In whole colors, the Ruby should be a very rich red. Often the longer feathering of the Ruby is acceptably paler in coloring than the body. Ruby puppies usually deepen in color as they mature. The black color on the Black and Tan should be jet black and should not have a rusty or brownish cast to it.
GAIT – Free moving and elegant in action, with good reach in front and sound, driving rear action. When viewed from the side, the movement exhibits a good length of stride, and viewed from front and rear it is straight and true, resulting from straight-boned fronts and properly made and muscled hindquarters.
DISCUSSION NOTES: The Cavalier is free moving and elegant in action and should exhibit good reach and drive, covering the ground with topline level. Moving away the hocks should be straight and parallel. Coming at you the front legs should also be parallel converging slightly toward the centerline as speed increases; they should not be out at the elbows or exhibit paddling. In profile the balance of the dog should be obvious, making an elegant picture from nose to end of tail in one flowing movement, with proud head carriage and good arch of neck, making good use of the hindquarters. Regular rhythmic steps with hind legs moving well forward under the body giving plenty of drive. There should be no hackney action in front – a common fault in Cavaliers with short upper arms or lacking in balance.

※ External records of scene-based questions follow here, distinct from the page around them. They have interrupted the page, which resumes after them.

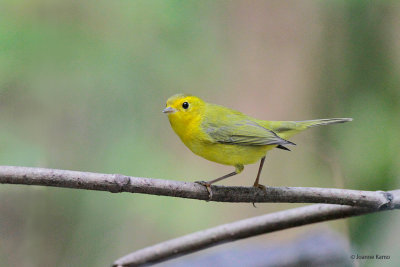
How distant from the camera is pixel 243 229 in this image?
265 cm

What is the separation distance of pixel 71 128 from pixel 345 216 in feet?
7.74

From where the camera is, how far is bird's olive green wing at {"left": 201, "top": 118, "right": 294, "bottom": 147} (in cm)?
291

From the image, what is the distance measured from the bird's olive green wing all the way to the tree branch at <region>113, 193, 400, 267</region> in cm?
46

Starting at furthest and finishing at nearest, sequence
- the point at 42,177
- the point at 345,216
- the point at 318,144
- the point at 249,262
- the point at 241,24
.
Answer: the point at 241,24
the point at 318,144
the point at 249,262
the point at 345,216
the point at 42,177

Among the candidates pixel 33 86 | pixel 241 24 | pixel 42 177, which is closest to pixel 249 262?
pixel 42 177

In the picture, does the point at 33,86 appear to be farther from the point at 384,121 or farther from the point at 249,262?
the point at 384,121

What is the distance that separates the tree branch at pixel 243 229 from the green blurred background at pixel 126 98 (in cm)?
60

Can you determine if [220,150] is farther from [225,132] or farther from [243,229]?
[243,229]

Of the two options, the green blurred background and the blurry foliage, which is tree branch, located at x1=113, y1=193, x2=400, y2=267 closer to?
the blurry foliage

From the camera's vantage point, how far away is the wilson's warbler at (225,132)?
9.75 feet

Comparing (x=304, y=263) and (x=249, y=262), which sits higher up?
(x=304, y=263)

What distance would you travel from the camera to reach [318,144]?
142 inches

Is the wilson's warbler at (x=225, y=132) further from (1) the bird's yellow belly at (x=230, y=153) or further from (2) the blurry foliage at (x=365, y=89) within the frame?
(2) the blurry foliage at (x=365, y=89)

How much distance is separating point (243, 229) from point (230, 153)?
1.78ft
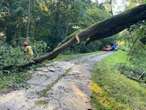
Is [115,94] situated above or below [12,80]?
below

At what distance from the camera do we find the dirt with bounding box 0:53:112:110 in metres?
12.6

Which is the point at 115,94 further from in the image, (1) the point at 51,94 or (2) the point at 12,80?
(2) the point at 12,80

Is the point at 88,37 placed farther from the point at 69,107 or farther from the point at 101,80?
the point at 101,80

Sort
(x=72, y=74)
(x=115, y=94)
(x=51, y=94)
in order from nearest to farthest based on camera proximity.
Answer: (x=51, y=94)
(x=115, y=94)
(x=72, y=74)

The appropriate gait for the show ring is on a loose lead and not too fast, but with enough spirit to convey the correct gay temperament. This is clearly indicated by a tail which is in constant characteristic motion when gaiting.
TEMPERAMENT – Gay, friendly, non-aggressive with no tendency toward nervousness or shyness. Bad temper, shyness and meanness are not to be tolerated and are to be so severely penalized as to effectively remove the specimen from competition.
The Standard descriptive words on temperament are: gay, friendly, non-aggressive, active, graceful, fearless, sporting, gentle and affectionate. The word “fearless” is not meant to suggest the fearlessness of a warrior, but that of an innocent who cannot imagine any harm coming to it, thereby inspired to confidence and trustfulness.
Cavaliers are a joy to judge as they most always seem to be thoroughly enjoying themselves. An approaching judge is likely to find little front feet dancing up his pant leg or have a hand licked or sniffed if offered. This should not be dismissed as amateur handling; it is a trait that breeders treasure and encourage.
Nervousness, meanness and shyness are not to be tolerated and should be met with the same weighty penalty as the trimmed dog, i.e., virtually eliminated from competition. Shyness does not refer to puppies or novice dogs who have yet to get their bearings, but rather to obvious mistrust and fearfulness. Sweet gentle temperament is the Hallmark of the breed. As long as “their people” are nearby with a pat and a kind word, Cavaliers are perennially happy little dogs.
Cavalier fanciers only ask that judges be as gentle with the breed as the breed itself is, that they reward naturally presented dogs that fit the standard and that are worthy of this phrase from it; “It is this typical gay temperament combined with elegance and royal appearance which are of paramount importance in the breed.”